+++ STUDY TEXT +++
The first U-turn came last year, when the Prime Minister proposed the World Health Organization be given “weapons inspector”-style investigators and the veto rights of individual member states be removed. Another came this week when he called on liberal democracies to “buttress” the World Trade Organization, so it can better penalise “bad behaviour when it occurs”.

“Negative globalism” has joined “debt and deficit” as a relic of the pre-Covid age. What was “unaccountable internationalist bureaucracy” in 2019 is now the “rules-based international order”. Two years ago, the Prime Minister said globalism should not “direct and centralise” and “impose a mandate”. He now warns that the coercive powers of these international bodies are too limited, too weak or too infrequently wielded.

The pandemic requires a global vaccine rollout. Otherwise, there will always be the risk of an outbreak from returned Australians in quarantine, not to mention unsustainable limitations on international travel. Rich countries have “hoovered up” the available vaccines, but a “two-track pandemic” ultimately hurts all of us. Until we are all safe, no one is safe.

The great technology disruptions caused by digital platforms like Google and Facebook, whose secret and unregulated algorithms threaten democracy, cannot be addressed in one country alone. The tech giants have already shown their willingness to punish individual countries – Google against Spain’s modest levy on search snippets in 2014 and Facebook against Australia earlier this year when the pages of government departments, emergency services, regulators, charities, trade unions and news services were indiscriminately blocked. Nor are all the actors who spread online disinformation about Australia based here.

And just this week, the G7 has flagged placing a global floor on tax rates and measures to stop companies shifting profits for tax purposes. The globalised economy encourages countries like Ireland, Hungary and Cyprus to set low corporate tax rates to attract multinational corporations, who make most of their sales in higher-taxing jurisdictions. Agreement on a minimum tax rate – though the feted 15 per cent is too low, and Biden’s proposed 21 per cent would be better – reduces this perverse incentive that has fed a race to the bottom.
+++
WHAT YOU HAVE TO DO: Extend the piece on the Prime Minister's shift toward international institutions, picking up after its final sentence. The items after this point come from a separate source.
+++ GIVEN DATA +++
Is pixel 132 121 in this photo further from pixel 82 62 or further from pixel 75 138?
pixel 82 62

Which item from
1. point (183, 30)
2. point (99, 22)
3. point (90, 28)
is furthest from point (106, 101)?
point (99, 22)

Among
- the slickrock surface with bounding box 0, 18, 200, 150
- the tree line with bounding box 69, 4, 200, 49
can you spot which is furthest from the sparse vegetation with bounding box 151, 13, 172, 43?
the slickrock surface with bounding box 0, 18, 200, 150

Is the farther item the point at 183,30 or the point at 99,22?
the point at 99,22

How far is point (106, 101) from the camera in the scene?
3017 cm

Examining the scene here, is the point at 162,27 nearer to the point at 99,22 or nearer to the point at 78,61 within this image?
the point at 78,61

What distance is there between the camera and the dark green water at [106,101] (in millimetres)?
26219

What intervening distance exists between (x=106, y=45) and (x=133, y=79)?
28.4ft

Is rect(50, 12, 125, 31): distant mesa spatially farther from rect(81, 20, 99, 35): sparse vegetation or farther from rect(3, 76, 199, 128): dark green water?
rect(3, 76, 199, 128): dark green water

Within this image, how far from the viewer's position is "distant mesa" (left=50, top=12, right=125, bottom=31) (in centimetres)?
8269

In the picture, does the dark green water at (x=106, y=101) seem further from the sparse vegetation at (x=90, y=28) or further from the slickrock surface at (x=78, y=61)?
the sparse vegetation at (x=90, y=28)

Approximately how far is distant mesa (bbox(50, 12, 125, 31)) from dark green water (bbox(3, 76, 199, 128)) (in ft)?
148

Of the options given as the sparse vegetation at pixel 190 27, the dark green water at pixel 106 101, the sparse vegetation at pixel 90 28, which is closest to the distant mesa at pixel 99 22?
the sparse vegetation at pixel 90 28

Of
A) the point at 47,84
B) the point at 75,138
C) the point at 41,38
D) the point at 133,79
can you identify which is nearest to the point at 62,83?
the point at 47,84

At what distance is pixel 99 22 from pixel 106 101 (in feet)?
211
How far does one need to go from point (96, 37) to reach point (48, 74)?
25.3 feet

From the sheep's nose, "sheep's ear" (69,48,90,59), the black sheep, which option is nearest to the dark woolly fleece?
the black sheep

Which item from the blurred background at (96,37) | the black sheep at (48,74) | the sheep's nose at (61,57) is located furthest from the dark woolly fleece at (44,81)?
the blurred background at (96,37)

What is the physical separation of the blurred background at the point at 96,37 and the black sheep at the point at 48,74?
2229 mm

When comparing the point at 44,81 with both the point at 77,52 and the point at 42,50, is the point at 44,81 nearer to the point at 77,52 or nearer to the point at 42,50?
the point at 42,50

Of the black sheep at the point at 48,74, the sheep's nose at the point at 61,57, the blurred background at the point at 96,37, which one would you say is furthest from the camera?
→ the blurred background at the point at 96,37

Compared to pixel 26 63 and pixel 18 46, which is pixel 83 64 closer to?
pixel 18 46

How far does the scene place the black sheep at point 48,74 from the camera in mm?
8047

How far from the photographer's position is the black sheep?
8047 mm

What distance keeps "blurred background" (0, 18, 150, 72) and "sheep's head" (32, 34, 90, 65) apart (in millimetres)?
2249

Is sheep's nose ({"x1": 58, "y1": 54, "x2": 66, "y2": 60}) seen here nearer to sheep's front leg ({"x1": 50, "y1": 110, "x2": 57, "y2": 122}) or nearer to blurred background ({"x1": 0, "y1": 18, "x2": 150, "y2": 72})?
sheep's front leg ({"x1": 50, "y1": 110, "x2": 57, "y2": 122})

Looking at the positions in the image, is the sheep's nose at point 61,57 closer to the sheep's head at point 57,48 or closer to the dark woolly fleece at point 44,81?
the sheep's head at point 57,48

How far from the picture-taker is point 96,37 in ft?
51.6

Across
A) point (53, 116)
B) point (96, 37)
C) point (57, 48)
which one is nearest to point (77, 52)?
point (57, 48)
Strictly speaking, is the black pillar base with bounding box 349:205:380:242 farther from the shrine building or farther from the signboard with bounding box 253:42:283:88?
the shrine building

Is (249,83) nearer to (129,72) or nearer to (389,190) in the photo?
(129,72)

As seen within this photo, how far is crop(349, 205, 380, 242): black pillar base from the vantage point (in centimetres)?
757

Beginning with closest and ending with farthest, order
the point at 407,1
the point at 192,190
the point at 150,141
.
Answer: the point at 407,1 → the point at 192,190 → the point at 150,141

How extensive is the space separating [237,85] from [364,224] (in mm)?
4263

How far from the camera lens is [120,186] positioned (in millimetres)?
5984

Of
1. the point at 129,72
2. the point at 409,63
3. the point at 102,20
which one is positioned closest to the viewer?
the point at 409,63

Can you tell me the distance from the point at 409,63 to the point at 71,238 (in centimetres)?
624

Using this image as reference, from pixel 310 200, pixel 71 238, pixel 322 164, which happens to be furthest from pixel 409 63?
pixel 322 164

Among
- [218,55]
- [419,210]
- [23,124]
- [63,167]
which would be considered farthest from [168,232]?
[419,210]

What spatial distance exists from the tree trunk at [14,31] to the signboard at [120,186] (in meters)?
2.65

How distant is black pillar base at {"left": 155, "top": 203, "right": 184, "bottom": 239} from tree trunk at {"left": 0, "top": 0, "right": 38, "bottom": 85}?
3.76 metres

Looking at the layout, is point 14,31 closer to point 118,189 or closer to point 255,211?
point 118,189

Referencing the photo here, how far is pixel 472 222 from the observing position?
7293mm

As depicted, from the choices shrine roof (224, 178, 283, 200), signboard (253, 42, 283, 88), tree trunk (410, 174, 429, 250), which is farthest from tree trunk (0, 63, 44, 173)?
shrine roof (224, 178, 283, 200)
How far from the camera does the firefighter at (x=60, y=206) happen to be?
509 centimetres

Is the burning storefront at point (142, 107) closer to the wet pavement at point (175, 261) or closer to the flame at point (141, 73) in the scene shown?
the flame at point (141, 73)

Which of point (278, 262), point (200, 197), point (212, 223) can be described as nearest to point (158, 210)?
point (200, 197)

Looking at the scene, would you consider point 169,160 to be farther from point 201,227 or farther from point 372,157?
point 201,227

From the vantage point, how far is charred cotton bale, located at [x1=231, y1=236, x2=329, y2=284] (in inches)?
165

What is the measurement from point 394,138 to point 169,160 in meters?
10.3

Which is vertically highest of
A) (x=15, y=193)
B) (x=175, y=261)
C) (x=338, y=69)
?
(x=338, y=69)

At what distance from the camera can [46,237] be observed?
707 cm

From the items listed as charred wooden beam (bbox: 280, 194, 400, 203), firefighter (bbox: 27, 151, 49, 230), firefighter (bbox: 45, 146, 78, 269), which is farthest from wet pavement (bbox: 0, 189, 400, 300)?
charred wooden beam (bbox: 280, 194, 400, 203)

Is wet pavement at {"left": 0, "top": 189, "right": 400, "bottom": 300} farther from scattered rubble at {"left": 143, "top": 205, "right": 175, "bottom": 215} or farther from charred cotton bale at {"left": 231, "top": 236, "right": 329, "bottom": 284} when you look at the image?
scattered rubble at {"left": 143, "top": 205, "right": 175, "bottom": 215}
+++
ANSWER:
The rise of China, and its increased willingness to flex its muscles when it comes to trade with Australia or democracy in Hong Kong, needs a firm but measured response from liberal democracies. However, we cannot expect China to respect an international order that Australia does not. When the Prime Minister rejected the authority of international organisations, he put wind in China’s sails.

As for climate, the G7-plus summit marks the beginning of a new storm of diplomatic pressure on Australia. This pressure is why Australia will have a net-zero by 2050 target by the time the Glasgow COP comes around in November, regardless of who is Prime Minister. That is a done deal. The election may come before November, allowing Morrison to sidestep the issue during the campaign, but one way or another Australia will adopt the 2050 net-zero target this year.

The real question now is whether the government will commit to a short-term target that measures up to President Biden’s recent announcement. The United States has committed to reduce emissions by at least 50 per cent by 2030, abating a huge 5.2 billion tonnes of carbon dioxide. Australia’s goal of a 26 to 28 per cent reduction by 2030 is not even as ambitious as the US’s previous target, let alone their new one.

The Prime Minister has made much of the need for liberal democracies to work together; he could start by matching the United States’ 2030 climate target.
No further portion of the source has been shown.